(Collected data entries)
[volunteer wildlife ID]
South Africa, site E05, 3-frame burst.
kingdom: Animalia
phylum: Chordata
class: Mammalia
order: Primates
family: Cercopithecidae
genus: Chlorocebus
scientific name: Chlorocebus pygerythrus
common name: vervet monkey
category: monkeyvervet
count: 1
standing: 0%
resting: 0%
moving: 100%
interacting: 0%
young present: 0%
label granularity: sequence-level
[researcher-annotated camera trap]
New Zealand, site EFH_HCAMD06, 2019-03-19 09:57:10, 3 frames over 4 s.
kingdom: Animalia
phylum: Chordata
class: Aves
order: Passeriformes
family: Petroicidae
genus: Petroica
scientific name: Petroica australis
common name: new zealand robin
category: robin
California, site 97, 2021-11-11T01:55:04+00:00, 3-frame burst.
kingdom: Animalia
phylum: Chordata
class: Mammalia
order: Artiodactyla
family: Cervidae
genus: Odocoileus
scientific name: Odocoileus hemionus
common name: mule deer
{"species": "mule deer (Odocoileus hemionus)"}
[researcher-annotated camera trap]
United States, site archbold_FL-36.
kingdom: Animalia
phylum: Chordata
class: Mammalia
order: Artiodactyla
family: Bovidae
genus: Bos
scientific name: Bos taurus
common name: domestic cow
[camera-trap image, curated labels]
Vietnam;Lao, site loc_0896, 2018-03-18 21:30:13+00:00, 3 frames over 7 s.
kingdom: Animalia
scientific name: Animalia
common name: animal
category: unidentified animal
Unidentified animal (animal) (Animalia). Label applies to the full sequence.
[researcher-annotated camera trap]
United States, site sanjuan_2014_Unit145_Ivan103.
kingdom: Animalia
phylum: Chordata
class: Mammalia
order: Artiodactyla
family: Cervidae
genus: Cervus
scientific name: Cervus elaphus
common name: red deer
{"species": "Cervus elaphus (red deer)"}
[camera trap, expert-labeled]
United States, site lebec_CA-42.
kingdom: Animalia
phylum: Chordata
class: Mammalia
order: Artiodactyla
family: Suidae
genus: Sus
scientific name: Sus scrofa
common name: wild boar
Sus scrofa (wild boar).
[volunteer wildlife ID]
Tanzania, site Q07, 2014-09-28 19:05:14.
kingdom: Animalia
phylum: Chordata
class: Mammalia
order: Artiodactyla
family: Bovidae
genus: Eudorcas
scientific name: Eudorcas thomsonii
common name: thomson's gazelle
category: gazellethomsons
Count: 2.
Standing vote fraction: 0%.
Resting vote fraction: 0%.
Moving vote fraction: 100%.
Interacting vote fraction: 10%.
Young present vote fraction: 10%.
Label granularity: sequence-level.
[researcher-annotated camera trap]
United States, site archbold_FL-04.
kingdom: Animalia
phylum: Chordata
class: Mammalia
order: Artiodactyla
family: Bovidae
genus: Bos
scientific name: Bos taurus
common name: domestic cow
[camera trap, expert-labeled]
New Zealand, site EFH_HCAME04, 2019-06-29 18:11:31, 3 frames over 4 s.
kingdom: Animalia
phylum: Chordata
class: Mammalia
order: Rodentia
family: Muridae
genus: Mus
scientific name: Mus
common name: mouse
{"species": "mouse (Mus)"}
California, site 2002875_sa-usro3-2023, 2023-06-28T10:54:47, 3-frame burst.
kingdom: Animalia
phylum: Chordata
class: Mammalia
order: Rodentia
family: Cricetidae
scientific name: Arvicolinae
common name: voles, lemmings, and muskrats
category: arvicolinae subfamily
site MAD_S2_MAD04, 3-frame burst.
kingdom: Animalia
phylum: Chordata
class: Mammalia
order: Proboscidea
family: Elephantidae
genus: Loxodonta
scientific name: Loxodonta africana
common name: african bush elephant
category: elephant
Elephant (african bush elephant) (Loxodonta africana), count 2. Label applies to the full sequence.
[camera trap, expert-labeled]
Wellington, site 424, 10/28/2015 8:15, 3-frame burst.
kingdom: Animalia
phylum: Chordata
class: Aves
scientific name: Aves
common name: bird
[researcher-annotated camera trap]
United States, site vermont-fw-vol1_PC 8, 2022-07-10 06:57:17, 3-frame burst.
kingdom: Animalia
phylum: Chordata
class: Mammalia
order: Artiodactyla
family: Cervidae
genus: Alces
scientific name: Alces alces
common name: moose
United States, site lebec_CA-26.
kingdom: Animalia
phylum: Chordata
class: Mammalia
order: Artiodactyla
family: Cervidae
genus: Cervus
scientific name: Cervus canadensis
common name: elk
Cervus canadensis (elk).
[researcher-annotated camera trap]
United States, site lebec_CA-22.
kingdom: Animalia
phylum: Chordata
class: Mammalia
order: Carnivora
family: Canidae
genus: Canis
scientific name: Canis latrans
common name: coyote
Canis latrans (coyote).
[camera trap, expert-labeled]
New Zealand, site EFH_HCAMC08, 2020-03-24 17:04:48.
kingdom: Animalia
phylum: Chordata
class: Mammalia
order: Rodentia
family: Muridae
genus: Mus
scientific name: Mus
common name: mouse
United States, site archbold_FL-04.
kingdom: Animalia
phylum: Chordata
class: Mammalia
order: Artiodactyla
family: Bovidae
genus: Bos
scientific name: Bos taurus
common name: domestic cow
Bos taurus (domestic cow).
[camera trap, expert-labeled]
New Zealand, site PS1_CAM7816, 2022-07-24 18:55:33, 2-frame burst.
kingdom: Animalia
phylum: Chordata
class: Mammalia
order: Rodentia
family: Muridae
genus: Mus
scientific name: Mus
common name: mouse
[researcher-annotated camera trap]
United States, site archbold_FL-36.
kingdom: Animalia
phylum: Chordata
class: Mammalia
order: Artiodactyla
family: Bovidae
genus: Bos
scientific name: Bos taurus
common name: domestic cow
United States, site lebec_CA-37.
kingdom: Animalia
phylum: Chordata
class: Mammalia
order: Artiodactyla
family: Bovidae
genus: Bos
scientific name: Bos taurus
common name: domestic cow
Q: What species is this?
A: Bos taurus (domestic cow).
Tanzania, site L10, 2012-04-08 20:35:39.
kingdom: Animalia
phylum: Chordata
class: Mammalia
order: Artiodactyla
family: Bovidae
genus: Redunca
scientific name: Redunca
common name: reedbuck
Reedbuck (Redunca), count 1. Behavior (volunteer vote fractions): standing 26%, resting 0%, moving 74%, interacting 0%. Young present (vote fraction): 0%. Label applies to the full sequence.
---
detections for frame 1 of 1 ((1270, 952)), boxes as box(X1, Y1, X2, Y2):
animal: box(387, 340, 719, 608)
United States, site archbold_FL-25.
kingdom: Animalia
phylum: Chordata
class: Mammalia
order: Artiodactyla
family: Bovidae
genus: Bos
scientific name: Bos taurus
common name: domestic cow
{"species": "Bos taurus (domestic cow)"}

The problem: Search the entries for the word "States", then list each line that holds it.

Expected answer:
United States, site archbold_FL-36.
United States, site sanjuan_2014_Unit145_Ivan103.
United States, site lebec_CA-42.
United States, site archbold_FL-04.
United States, site vermont-fw-vol1_PC 8, 2022-07-10 06:57:17, 3-frame burst.
United States, site lebec_CA-26.
United States, site lebec_CA-22.
United States, site archbold_FL-04.
United States, site archbold_FL-36.
United States, site lebec_CA-37.
United States, site archbold_FL-25.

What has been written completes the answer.